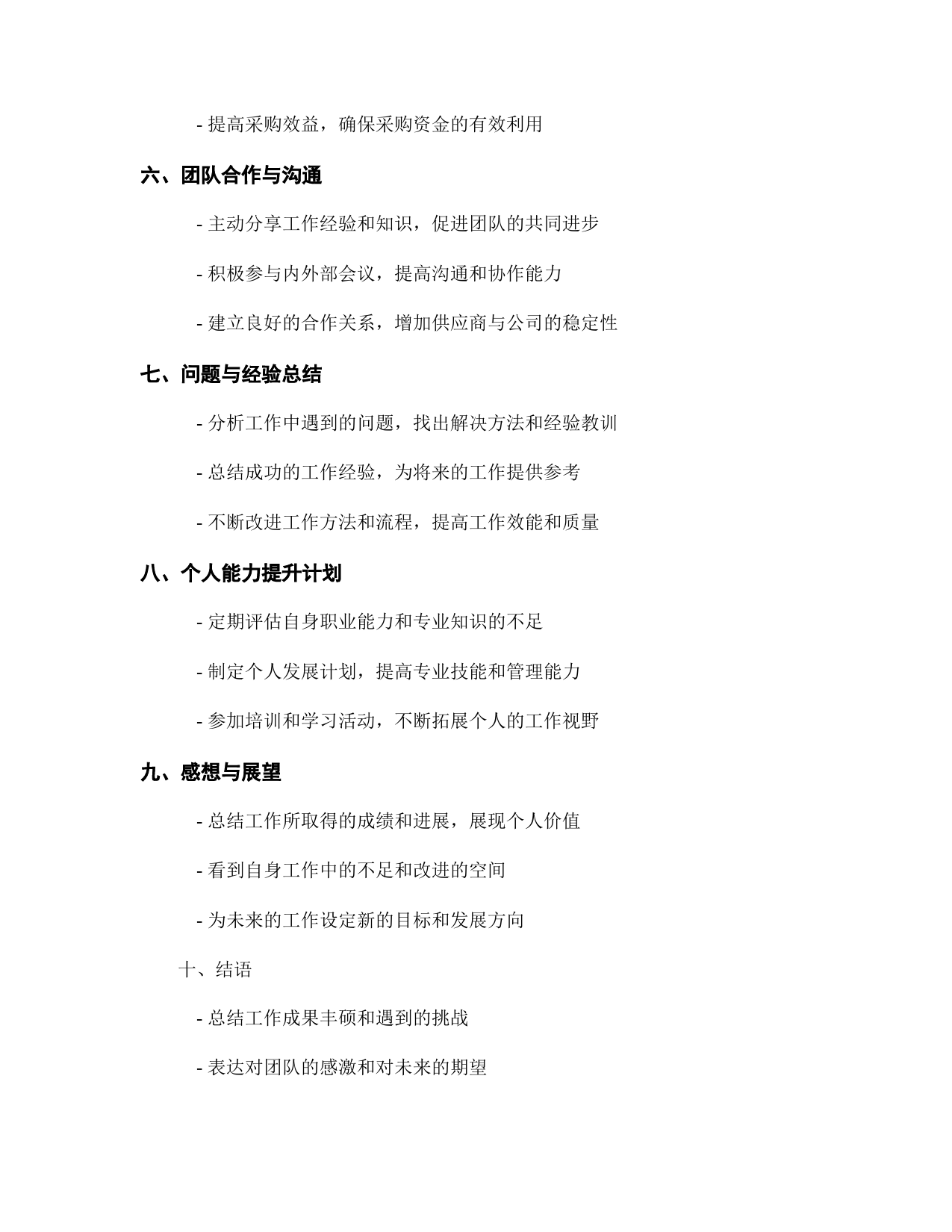 - 提高采购效益，确保采购资金的有效利用

六、团队合作与沟通

- 主动分享工作经验和知识，促进团队的共同进步

- 积极参与内外部会议，提高沟通和协作能力

- 建立良好的合作关系，增加供应商与公司的稳定性

七、问题与经验总结

- 分析工作中遇到的问题，找出解决方法和经验教训

- 总结成功的工作经验，为将来的工作提供参考

- 不断改进工作方法和流程，提高工作效能和质量

八、个人能力提升计划

- 定期评估自身职业能力和专业知识的不足

- 制定个人发展计划，提高专业技能和管理能力

- 参加培训和学习活动，不断拓展个人的工作视野

九、感想与展望

- 总结工作所取得的成绩和进展，展现个人价值

- 看到自身工作中的不足和改进的空间

- 为未来的工作设定新的目标和发展方向

十、结语

- 总结工作成果丰硕和遇到的挑战

- 表达对团队的感激和对未来的期望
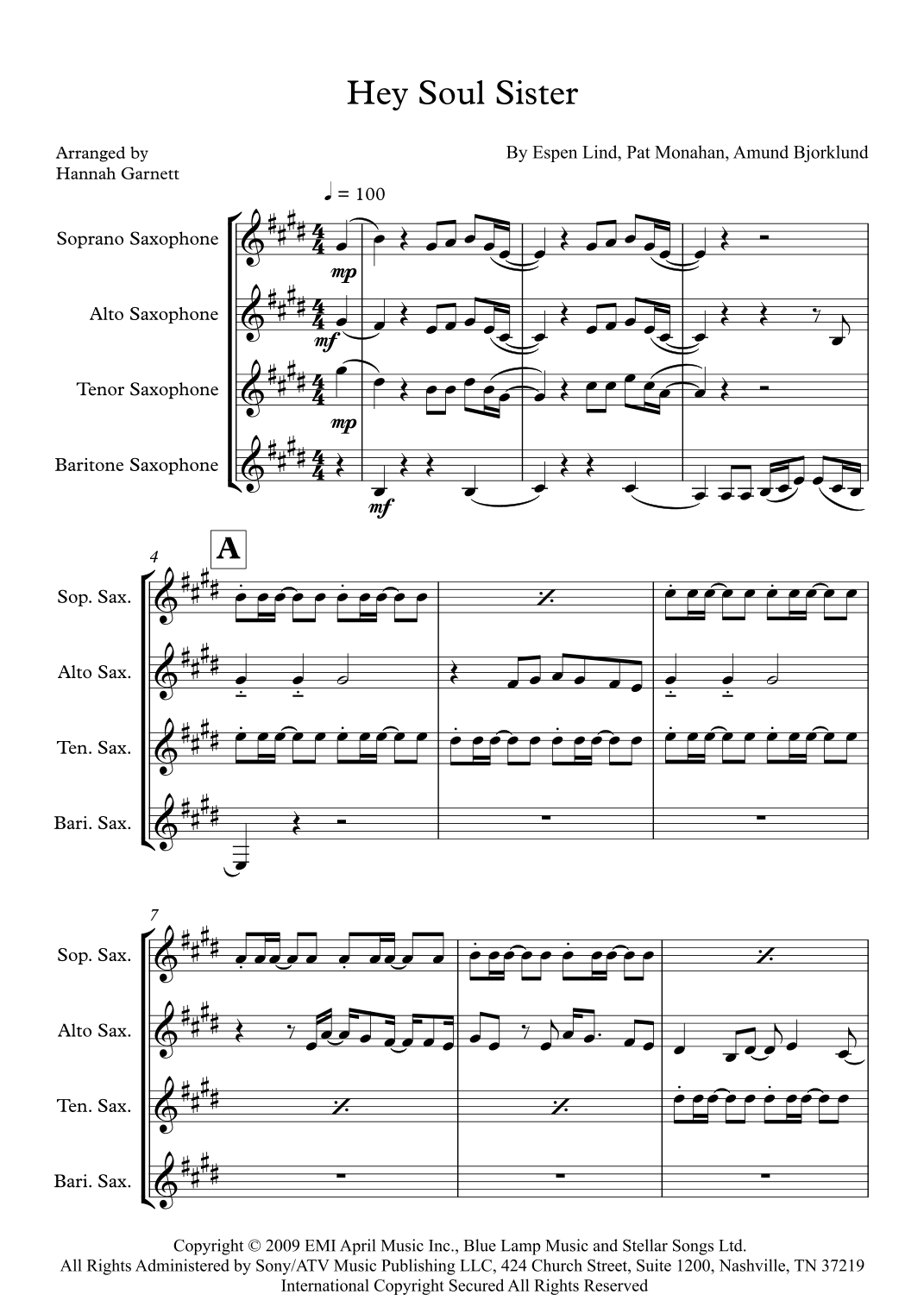 Hey Soul Sister

Arranged by
Hannah Garnett

By Espen Lind, Pat Monahan, Amund Bjorklund

♩ = 100

Soprano Saxophone

Alto Saxophone

Tenor Saxophone

Baritone Saxophone

mp

mf

mp

mf

4

A

Sop. Sax.

Alto Sax.

Ten. Sax.

Bari. Sax.

7

Sop. Sax.

Alto Sax.

Ten. Sax.

Bari. Sax.

Copyright © 2009 EMI April Music Inc., Blue Lamp Music and Stellar Songs Ltd.
All Rights Administered by Sony/ATV Music Publishing LLC, 424 Church Street, Suite 1200, Nashville, TN 37219
International Copyright Secured All Rights Reserved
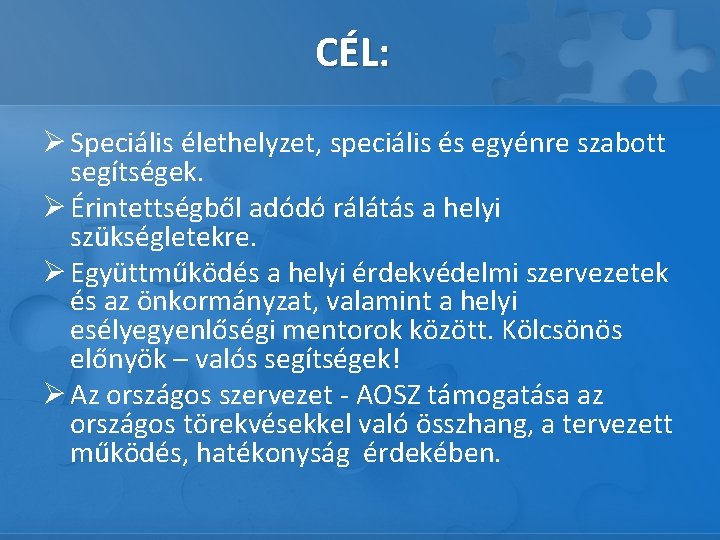 CÉL:

➢ Speciális élethelyzet, speciális és egyénre szabott segítségek.

➢ Érintettségből adódó rálátás a helyi szükségletekre.

➢ Együttműködés a helyi érdekvédelmi szervezetek és az önkormányzat, valamint a helyi esélyegyenlőségi mentorok között. Kölcsönös előnyök – valós segítségek!

➢ Az országos szervezet - AOSZ támogatása az országos törekvésekkel való összhang, a tervezett működés, hatékonyság érdekében.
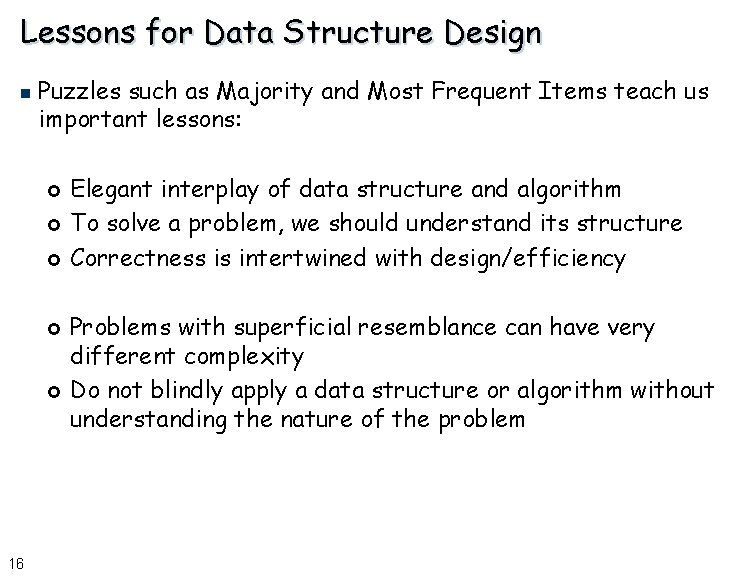 Lessons for Data Structure Design

Puzzles such as Majority and Most Frequent Items teach us important lessons:

Elegant interplay of data structure and algorithm
To solve a problem, we should understand its structure
Correctness is intertwined with design/efficiency

Problems with superficial resemblance can have very different complexity
Do not blindly apply a data structure or algorithm without understanding the nature of the problem

16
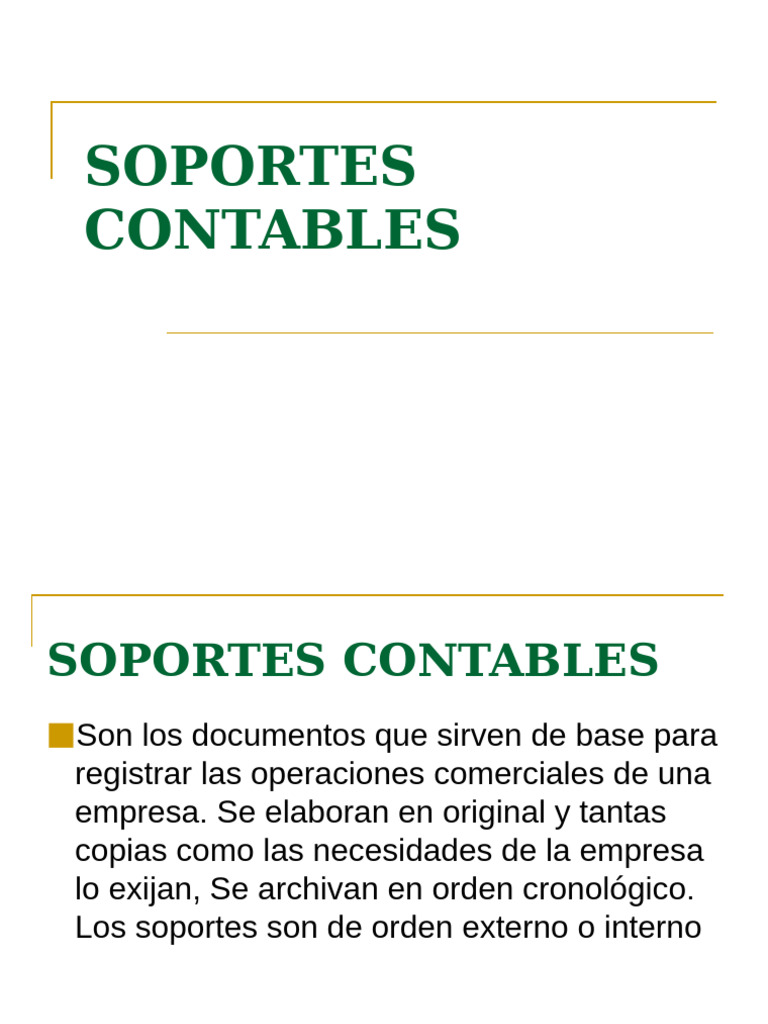 SOPORTES CONTABLES

SOPORTES CONTABLES

Son los documentos que sirven de base para registrar las operaciones comerciales de una empresa. Se elaboran en original y tantas copias como las necesidades de la empresa lo exijan, Se archivan en orden cronológico. Los soportes son de orden externo o interno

» **What to work on**: Please print every record above exactly, but leave the pictures out.

» **Exercise output**:
 - 提高采购效益，确保采购资金的有效利用

六、团队合作与沟通

- 主动分享工作经验和知识，促进团队的共同进步

- 积极参与内外部会议，提高沟通和协作能力

- 建立良好的合作关系，增加供应商与公司的稳定性

七、问题与经验总结

- 分析工作中遇到的问题，找出解决方法和经验教训

- 总结成功的工作经验，为将来的工作提供参考

- 不断改进工作方法和流程，提高工作效能和质量

八、个人能力提升计划

- 定期评估自身职业能力和专业知识的不足

- 制定个人发展计划，提高专业技能和管理能力

- 参加培训和学习活动，不断拓展个人的工作视野

九、感想与展望

- 总结工作所取得的成绩和进展，展现个人价值

- 看到自身工作中的不足和改进的空间

- 为未来的工作设定新的目标和发展方向

十、结语

- 总结工作成果丰硕和遇到的挑战

- 表达对团队的感激和对未来的期望
 Hey Soul Sister

Arranged by
Hannah Garnett

By Espen Lind, Pat Monahan, Amund Bjorklund

♩ = 100

Soprano Saxophone

Alto Saxophone

Tenor Saxophone

Baritone Saxophone

mp

mf

mp

mf

4

A

Sop. Sax.

Alto Sax.

Ten. Sax.

Bari. Sax.

7

Sop. Sax.

Alto Sax.

Ten. Sax.

Bari. Sax.

Copyright © 2009 EMI April Music Inc., Blue Lamp Music and Stellar Songs Ltd.
All Rights Administered by Sony/ATV Music Publishing LLC, 424 Church Street, Suite 1200, Nashville, TN 37219
International Copyright Secured All Rights Reserved
 CÉL:

➢ Speciális élethelyzet, speciális és egyénre szabott segítségek.

➢ Érintettségből adódó rálátás a helyi szükségletekre.

➢ Együttműködés a helyi érdekvédelmi szervezetek és az önkormányzat, valamint a helyi esélyegyenlőségi mentorok között. Kölcsönös előnyök – valós segítségek!

➢ Az országos szervezet - AOSZ támogatása az országos törekvésekkel való összhang, a tervezett működés, hatékonyság érdekében.
 Lessons for Data Structure Design

Puzzles such as Majority and Most Frequent Items teach us important lessons:

Elegant interplay of data structure and algorithm
To solve a problem, we should understand its structure
Correctness is intertwined with design/efficiency

Problems with superficial resemblance can have very different complexity
Do not blindly apply a data structure or algorithm without understanding the nature of the problem

16
 SOPORTES CONTABLES

SOPORTES CONTABLES

Son los documentos que sirven de base para registrar las operaciones comerciales de una empresa. Se elaboran en original y tantas copias como las necesidades de la empresa lo exijan, Se archivan en orden cronológico. Los soportes son de orden externo o interno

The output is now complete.